Le nord du département de la Charente est devenu, en 15 ans, un territoire parsemé d’éoliennes. De nombreuses associations militent contre leur implantation et alertent contre les problèmes liés à ces machines de plus en plus imposantes.
Cinquième région éolienne de France, avec 52 % de ces mâts implantés dans les Deux-Sèvres et la Charente-Maritime. Le département de la Charente n'est pas épargné par le projet d'installations d'éoliennes. Dernièrement, un dossier vient d’être validé par la préfecture de Charente, dans la commune de Chasseneuil-sur-Bonnieure, avec des conséquences sur le paysage.
Des éoliennes qui passent de 180 à 200 mètres
Certaines associations locales n’en reviennent toujours pas, quatre éoliennes seront prochainement installées ici. Ce qui dérange le plus ces militants associatifs, ce sont les dimensions des machines, revues très à la hausse. "Quand l’autorisation a été donnée, on avait des éoliennes de 180 mètres avec des pales de 60 mètres", explique Gery Lepoutre, membre de l'association Charente Limousine Environnement. "Finalement le dossier sorti il y a quelques jours, les éoliennes sont passées de 180 à 200 mètres. Ce n’était pas dans ce dossier modificatif."
Ce militant fustige cette décision : "Pour se donner une idée, on va avoir quatre tours Montparnasse, mais sans emploi. Est-ce que l’on va aller au bout de cette opération ? Je n’en sais rien. On a quand même de gros changements par rapport à l’autorisation d’origine. Est-ce que c’est acceptable d’avoir quelque chose en pleine vue ? Cela va engendrer également une baisse de la valeur de leur logement."
Des conséquences sur le paysage
Selon l’association Charente Limousine Environnement, ces éoliennes auront un impact sur le paysage. Elles sont visibles depuis le mémorial de la résistance, dont le classement au monument historique est imminent. Le business du vent n’a jamais autant fait polémique en Charente, ces dernières années. Selon les différentes associations qui luttent contre leur implantation, il y en aura environ 500 en fonctionnement, en cours de projet ou de validation sur tout le secteur nord du département.
Cependant, des projets se heurtent aux décisions de justice. Récemment, la cour d’appel administrative de Bordeaux vient d’invalider de nouvelles implantations près de Ruffec en expliquant que "la saturation visuelle pour les éoliennes est avérée depuis plusieurs points et notamment depuis les villages de La Faye et Raix. L’implantation du projet, même réduit à trois éoliennes, serait de nature à favoriser un phénomène de saturation visuelle, portant ainsi atteinte à la commodité du voisinage."

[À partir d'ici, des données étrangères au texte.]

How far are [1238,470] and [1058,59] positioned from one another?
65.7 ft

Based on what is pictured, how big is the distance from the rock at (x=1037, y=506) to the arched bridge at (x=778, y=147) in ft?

"On va vivre dans une forêt d'éoliennes"
"C’est une des premières décisions de justice qui concerne la commodité du voisinage. La cour a vraiment pris conscience de la pression exercée par les promoteurs, sur les habitants", affirme Xavier Mathieu, membre de l'association Stop Éolien 16. "Et en plus, elle a considéré que ce préjudice était non régularisable. La cour a estimé que le préjudice était valable dans un rayon de 5 km et 10 km. J’imagine que pour d’autres projets, cela a déjà eu lieu dans d’autres parties de la France où cette notion de saturation visuelle commence à être prise en compte."
"On a l’impression que notre avis ne compte pas vraiment. Le fait que l’on est enfin un projet qui soit annulé par rapport à cette saturation sur notre territoire, c’est très important", ajoute Jean-Jacques Vrignon, vice-président de la communauté de communes Val de Charente. "On va espérer que cela crée un précédent. Je suis vice-président en charge du cadre de vie : cadre de vie, c’est quand même un mot important dans nos campagnes. Préserver un cadre de vie avec des éoliennes qui fleurissent partout, c’est relativement compliqué. Aujourd’hui, la saturation fait que notre cadre de vie est massacré. Au final, on va vivre dans une forêt d’éoliennes."
Reportage de Bruno Pillet et Cécile Landais :
Sur le territoire métropolitain français, on compte plus de 8 000 éoliennes en fonctionnement. L’État envisage de doubler ces implantations dans les années à venir.